Estamos en la era de los influencers, esos creadores de contenido a los que se les reconoce por su influencia y/o repercusión sobre numerosas personas en diferentes plataformas y redes sociales.
En países de Latinoamérica como Chile, donde crece el interés por el contenido cultural y otras formas de entretenimiento digital, se puede encontrar influencers jugando desde un casinos online en Chile hasta visitando diversos museos locales y europeos, recorriendo y mostrando sus obras.
Es un fenómeno global y los hay de todo tipo, están los que viajan por el mundo, otros comen en cientos de restaurantes y califican su comida, algunos se especializan en enseñar a usar herramientas del mundo digital, otros hacen bailes en tendencia y luego, tenemos a los del Museo Nacional del Prado.
Se trata de trabajadores del arte de dicho museo. Restauradores, investigadores y conservadores que ahora son también influencers, pues llevan casi una década emitiendo directos en la cuenta de Instagram del Museo y cosechando millones de visualizaciones en todo este recorrido.
¿En qué consisten los directos?
Los directos son una breve transmisión de 10 minutos que se hace de lunes a viernes, justo antes de abrir las puertas del Museo, de 9:50 am a 10:00 am. En ese lapso de tiempo distintos trabajadores del arte, expertos en la materia, explican algunas obras relevantes que se encuentran en el lugar.

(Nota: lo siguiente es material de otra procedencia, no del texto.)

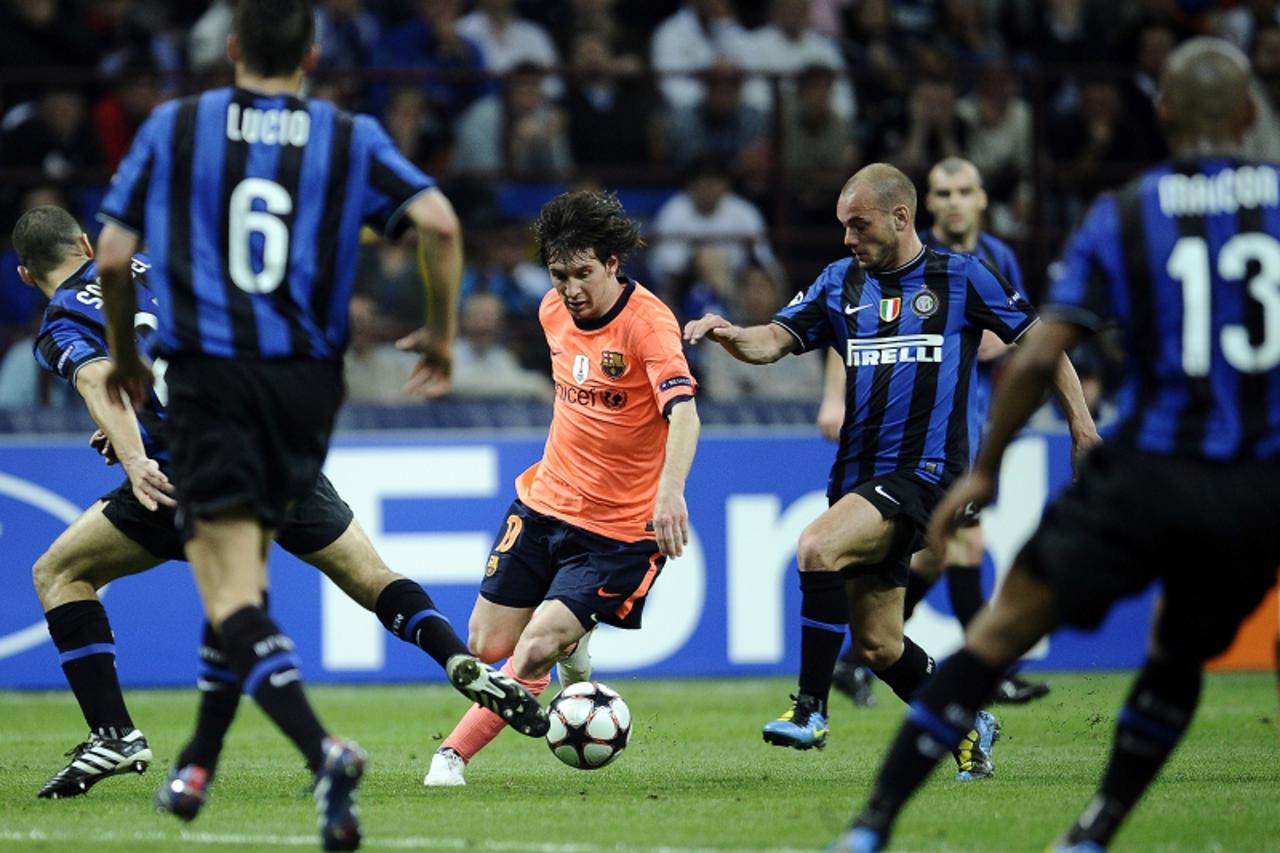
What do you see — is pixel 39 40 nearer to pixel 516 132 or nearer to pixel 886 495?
pixel 516 132

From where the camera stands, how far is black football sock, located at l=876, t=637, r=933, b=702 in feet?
24.2

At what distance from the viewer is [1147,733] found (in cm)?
493

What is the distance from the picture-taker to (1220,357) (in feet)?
15.4

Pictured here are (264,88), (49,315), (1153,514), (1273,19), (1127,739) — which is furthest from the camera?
(1273,19)

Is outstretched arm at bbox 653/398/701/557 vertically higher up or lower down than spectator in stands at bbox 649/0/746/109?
lower down

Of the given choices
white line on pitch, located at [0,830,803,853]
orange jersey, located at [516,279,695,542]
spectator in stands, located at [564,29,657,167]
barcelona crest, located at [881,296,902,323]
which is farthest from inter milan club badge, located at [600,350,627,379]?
spectator in stands, located at [564,29,657,167]

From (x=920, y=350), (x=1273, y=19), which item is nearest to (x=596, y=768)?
(x=920, y=350)

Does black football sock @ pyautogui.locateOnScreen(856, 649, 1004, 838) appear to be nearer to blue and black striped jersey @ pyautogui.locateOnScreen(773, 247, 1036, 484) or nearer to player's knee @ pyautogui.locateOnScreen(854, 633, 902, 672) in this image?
player's knee @ pyautogui.locateOnScreen(854, 633, 902, 672)

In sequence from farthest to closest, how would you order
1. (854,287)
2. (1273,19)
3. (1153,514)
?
(1273,19) → (854,287) → (1153,514)

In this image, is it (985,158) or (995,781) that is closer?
(995,781)

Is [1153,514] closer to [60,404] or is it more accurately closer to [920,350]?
[920,350]

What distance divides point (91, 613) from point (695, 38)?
9.00 metres

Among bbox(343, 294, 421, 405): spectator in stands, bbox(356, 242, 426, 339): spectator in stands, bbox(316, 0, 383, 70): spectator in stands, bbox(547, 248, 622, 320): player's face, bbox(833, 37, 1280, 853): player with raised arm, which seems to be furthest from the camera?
bbox(316, 0, 383, 70): spectator in stands

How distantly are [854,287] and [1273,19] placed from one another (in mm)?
9642
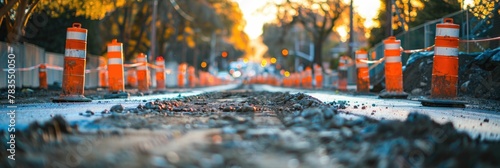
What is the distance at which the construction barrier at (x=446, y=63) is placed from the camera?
11086 millimetres

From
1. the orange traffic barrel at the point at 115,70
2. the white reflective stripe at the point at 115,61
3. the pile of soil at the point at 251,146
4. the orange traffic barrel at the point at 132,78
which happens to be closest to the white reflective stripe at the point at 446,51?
the pile of soil at the point at 251,146

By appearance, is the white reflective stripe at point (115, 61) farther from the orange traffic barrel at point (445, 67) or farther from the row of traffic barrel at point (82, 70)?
the orange traffic barrel at point (445, 67)

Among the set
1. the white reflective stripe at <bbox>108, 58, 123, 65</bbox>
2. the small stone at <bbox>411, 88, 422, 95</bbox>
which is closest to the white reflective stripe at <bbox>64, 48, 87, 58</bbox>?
the white reflective stripe at <bbox>108, 58, 123, 65</bbox>

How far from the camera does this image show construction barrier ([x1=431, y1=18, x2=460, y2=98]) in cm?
1109

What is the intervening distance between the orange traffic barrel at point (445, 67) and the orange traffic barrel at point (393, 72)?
4.29 metres

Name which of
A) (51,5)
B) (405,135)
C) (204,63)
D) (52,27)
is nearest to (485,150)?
(405,135)

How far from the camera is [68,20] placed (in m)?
35.0

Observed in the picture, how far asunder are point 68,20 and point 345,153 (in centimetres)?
3226

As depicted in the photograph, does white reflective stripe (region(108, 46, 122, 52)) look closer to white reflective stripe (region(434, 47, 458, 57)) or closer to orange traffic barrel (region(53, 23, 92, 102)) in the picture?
orange traffic barrel (region(53, 23, 92, 102))

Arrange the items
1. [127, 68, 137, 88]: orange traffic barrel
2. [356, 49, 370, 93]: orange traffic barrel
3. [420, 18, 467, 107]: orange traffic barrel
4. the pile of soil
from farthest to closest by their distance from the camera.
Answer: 1. [127, 68, 137, 88]: orange traffic barrel
2. [356, 49, 370, 93]: orange traffic barrel
3. [420, 18, 467, 107]: orange traffic barrel
4. the pile of soil

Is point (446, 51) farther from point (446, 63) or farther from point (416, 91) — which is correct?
→ point (416, 91)

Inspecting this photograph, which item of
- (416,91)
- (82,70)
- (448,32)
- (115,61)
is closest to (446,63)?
(448,32)

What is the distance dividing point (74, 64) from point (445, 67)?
6.31 meters

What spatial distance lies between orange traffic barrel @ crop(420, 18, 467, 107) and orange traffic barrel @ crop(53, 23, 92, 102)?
5.89 metres
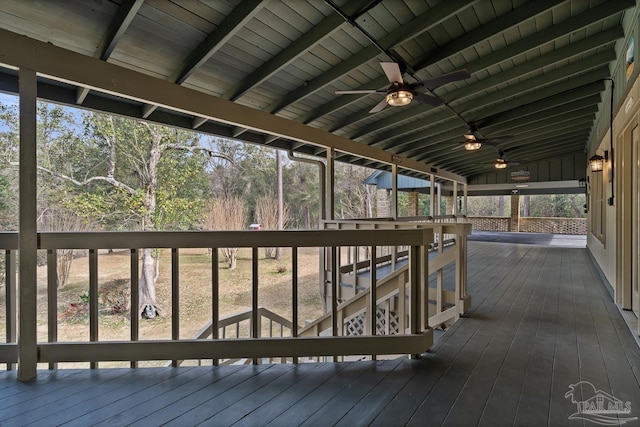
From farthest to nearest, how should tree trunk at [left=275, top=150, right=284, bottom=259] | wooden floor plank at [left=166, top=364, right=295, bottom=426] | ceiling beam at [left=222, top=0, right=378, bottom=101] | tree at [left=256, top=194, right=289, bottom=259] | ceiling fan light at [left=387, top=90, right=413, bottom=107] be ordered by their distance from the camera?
tree trunk at [left=275, top=150, right=284, bottom=259] → tree at [left=256, top=194, right=289, bottom=259] → ceiling fan light at [left=387, top=90, right=413, bottom=107] → ceiling beam at [left=222, top=0, right=378, bottom=101] → wooden floor plank at [left=166, top=364, right=295, bottom=426]

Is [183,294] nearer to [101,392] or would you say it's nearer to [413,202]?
[101,392]

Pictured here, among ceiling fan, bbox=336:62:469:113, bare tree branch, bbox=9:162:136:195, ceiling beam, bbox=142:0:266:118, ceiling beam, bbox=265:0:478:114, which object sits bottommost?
bare tree branch, bbox=9:162:136:195

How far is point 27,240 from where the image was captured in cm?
180

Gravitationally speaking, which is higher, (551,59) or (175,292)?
(551,59)

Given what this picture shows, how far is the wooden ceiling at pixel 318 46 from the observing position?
2.42 metres

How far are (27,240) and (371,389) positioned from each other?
7.24 ft

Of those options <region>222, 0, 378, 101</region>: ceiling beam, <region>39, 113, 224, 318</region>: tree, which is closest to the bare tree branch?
<region>39, 113, 224, 318</region>: tree

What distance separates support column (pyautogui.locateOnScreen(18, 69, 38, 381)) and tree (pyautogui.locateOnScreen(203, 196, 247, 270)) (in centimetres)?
794

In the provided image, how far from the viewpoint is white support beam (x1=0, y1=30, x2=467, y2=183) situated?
1880 mm

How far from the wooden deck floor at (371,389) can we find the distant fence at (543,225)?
610 inches

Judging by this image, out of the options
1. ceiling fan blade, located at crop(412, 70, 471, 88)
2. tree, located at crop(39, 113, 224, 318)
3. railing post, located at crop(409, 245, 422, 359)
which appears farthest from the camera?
tree, located at crop(39, 113, 224, 318)

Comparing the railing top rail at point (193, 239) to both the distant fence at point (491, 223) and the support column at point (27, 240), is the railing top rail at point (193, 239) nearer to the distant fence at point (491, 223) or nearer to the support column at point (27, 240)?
the support column at point (27, 240)

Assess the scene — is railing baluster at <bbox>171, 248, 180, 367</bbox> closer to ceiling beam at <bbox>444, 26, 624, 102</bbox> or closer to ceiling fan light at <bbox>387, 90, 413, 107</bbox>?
A: ceiling fan light at <bbox>387, 90, 413, 107</bbox>

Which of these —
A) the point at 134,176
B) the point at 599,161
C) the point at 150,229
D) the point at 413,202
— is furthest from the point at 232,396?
the point at 413,202
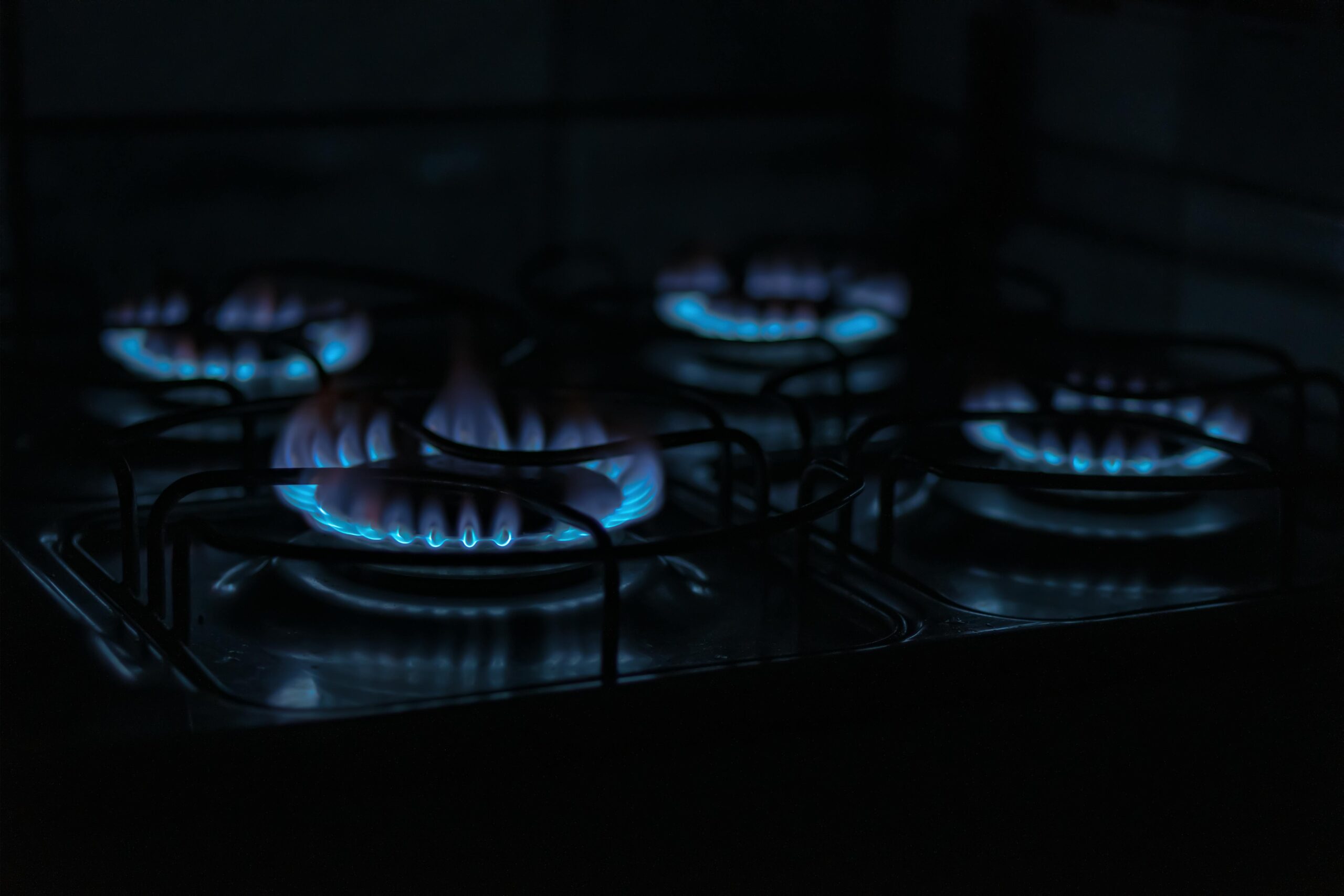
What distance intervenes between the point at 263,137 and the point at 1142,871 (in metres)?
0.93

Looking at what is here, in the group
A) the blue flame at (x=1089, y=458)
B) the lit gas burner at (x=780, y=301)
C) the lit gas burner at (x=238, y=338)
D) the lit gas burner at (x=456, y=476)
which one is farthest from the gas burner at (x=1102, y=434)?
the lit gas burner at (x=238, y=338)

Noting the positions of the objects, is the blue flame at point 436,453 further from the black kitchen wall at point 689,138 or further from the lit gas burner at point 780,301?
the black kitchen wall at point 689,138

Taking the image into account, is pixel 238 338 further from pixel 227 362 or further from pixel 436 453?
pixel 436 453

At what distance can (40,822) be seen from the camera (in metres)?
0.56

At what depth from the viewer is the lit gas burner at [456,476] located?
736 mm

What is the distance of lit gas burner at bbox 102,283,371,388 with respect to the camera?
1.07m

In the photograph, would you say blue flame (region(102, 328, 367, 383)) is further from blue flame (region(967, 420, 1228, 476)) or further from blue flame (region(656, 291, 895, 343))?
blue flame (region(967, 420, 1228, 476))

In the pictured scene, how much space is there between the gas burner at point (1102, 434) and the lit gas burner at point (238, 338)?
46cm

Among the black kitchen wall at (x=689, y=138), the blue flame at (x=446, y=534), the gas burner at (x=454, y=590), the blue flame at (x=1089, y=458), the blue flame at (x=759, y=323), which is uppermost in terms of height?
the black kitchen wall at (x=689, y=138)

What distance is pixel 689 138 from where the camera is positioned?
145cm

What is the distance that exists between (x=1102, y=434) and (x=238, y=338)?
1.93 ft

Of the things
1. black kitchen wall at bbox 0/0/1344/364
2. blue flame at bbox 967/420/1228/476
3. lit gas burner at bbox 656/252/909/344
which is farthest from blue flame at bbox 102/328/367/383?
blue flame at bbox 967/420/1228/476

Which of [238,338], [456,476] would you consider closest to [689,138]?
[238,338]

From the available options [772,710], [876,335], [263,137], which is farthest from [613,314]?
[772,710]
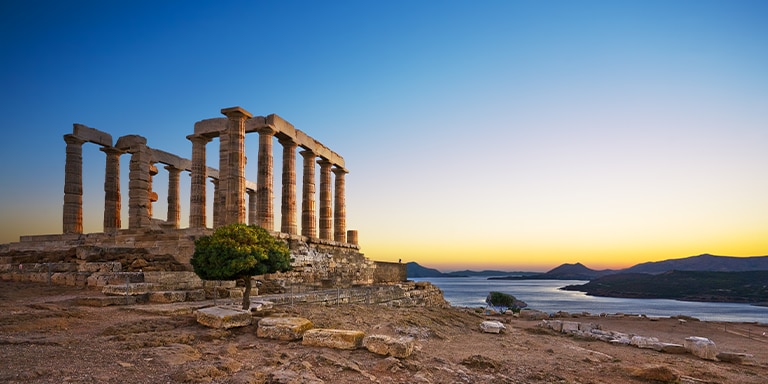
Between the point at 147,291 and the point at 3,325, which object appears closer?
the point at 3,325

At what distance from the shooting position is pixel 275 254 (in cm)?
1504

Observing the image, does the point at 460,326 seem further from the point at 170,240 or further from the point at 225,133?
the point at 225,133

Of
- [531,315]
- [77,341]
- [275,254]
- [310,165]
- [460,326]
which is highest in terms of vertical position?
[310,165]

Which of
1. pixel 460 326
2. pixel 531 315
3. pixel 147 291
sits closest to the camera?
pixel 147 291

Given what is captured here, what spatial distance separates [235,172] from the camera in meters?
26.7

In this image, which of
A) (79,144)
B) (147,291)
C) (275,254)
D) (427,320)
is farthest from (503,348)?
(79,144)

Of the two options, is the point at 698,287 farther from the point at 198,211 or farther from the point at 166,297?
the point at 166,297

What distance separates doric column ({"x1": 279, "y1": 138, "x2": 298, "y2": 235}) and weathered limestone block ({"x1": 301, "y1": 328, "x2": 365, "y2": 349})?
20138 millimetres

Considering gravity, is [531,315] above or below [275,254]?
below

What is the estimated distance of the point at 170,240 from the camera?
23.9 m

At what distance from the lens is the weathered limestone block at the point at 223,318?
11672mm

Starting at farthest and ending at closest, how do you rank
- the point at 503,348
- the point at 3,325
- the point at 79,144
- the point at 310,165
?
the point at 310,165 < the point at 79,144 < the point at 503,348 < the point at 3,325

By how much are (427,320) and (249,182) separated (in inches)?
1223

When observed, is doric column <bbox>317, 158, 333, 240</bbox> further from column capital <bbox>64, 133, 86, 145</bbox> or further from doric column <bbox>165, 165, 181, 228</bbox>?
column capital <bbox>64, 133, 86, 145</bbox>
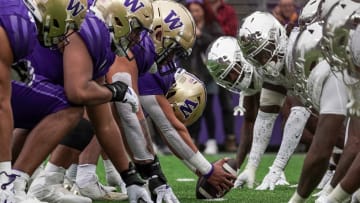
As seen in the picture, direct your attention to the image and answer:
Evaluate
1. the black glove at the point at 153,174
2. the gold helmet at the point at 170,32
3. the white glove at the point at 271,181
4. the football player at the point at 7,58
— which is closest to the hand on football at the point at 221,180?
the black glove at the point at 153,174

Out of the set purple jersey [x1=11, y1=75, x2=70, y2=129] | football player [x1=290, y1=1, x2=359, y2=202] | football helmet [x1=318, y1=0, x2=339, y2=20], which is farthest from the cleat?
football helmet [x1=318, y1=0, x2=339, y2=20]

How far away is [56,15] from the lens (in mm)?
5090

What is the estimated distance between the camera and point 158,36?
6234 millimetres

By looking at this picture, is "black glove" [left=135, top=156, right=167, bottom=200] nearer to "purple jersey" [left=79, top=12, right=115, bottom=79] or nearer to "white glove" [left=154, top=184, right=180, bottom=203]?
"white glove" [left=154, top=184, right=180, bottom=203]

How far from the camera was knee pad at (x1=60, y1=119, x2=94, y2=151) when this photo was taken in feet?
18.7

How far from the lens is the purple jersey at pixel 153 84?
6234 mm

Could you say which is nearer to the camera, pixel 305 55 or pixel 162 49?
pixel 305 55

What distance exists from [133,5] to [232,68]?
1.66 meters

La explicación de los expertos se concentra especialmente en pequeños detalles de cada obra, esos que quizá algunos espectadores no notan o entienden, pero que tienen una gran importancia en la composición artística de la obra.
Además, en ocasiones algunos cuentan detalles sobre su trabajo y hacen un directo desde los talleres de restauración y otras áreas interesantes, así como también interactúan con los seguidores, respondiendo sus preguntas y comentarios.
Historia de los directos
¿Y cómo empezó el Museo a crear esta forma de comunicación tan transformadora para una institución cultural? Todo comenzó como una tímida idea Javier Sainz, responsable de redes del Museo, que en agosto de 2017 empezó a mostrar obras del museo en directos de Instagram, como un silencioso y “pequeño experimento”.
La iniciativa fue agarrando fuerza y consolidándose poco a poco, pero no fue hasta 2019 que dió el salto definitivo para poder llegar hasta donde ha llegado hoy.
El 19 de noviembre de aquel año se celebró el Bicentenario del Museo del Prado y se realizó un directo protagonizado por el Director del Museo, Miguel Falomir. Desde entonces, se abrió el compás de la participación y los directos se volvieron un éxito.
Tras el director, empezaron a participar regularmente especialistas de todas las áreas: Conservadores, restauradores, personal del Registro de obras de arte, Educación, Prado Extendido, Exposiciones temporales, el Gabinete de Dibujos, Estampas y Fotografías, Biblioteca y Archivo o el Centro de Estudios.
Parte del éxito de las mismas radica en que el Museo las sube como videos una vez finaliza la transmisión. Por lo que esa conexión diaria queda en el feed para que cualquier seguidor la vuelva a ver en cualquier momento del día.
Consolidación
Así se fue consolidando el “pequeño experimento” de Javier Sainz, que ahora lo gestiona de la mano Bernardo Pajares, con quien además moderó el evento denominado “Los directos del Prado”, un encuentro con alrededor de 400 seguidores que se realizó este jueves 26 de junio en el auditorio del Museo, para celebrar que el pasado martes 3 de junio se emitió el directo número 1.000.
Esos 1.000 directos, transmitidos y publicados a lo largo de estos años, han logrado acumular exactamente, según la web oficial del Museo, 87.274.730 visualizaciones y 6.808.841 me gusta.
En un principio los videos publicados no pasaban de 20.000 visualizaciones, actualmente promedian 120.000 por video. El año pasado registraron más de 27 millones de visualizaciones, récord anual desde que se hacen estos directos.
1.000 directos y celebración
La celebración por los 1.000 directos contó con más de 150 invitados, fortaleciendo otra de las cualidades del proyecto, su formación de alianzas y colaboraciones con instituciones y personalidades nacionales e internacionales.
Alejandro Vergara y Paloma Málaga, historiador del arte y restauradora de pintura respectivamente, son los más habituales en los directos y esto se notó por el trato efusivo de los seguidores presentes, que incluso se pusieron de pie para recibirlos.
Ellos y otros de los “influencers” del Museo desfilaron por el escenario, contaron historias y respondieron preguntas del público en lo que fue un evento muy ameno.
El Museo del Prado ha dado todo un ejemplo de cómo construir un modelo de comunicación participativo, inclusivo, basado en el diálogo y, sobre todo, exitoso. Con los retos que puede representar hacer viral el arte en un mundo de las redes sociales qué es tan competitivo y que muchas veces premia lo más banal.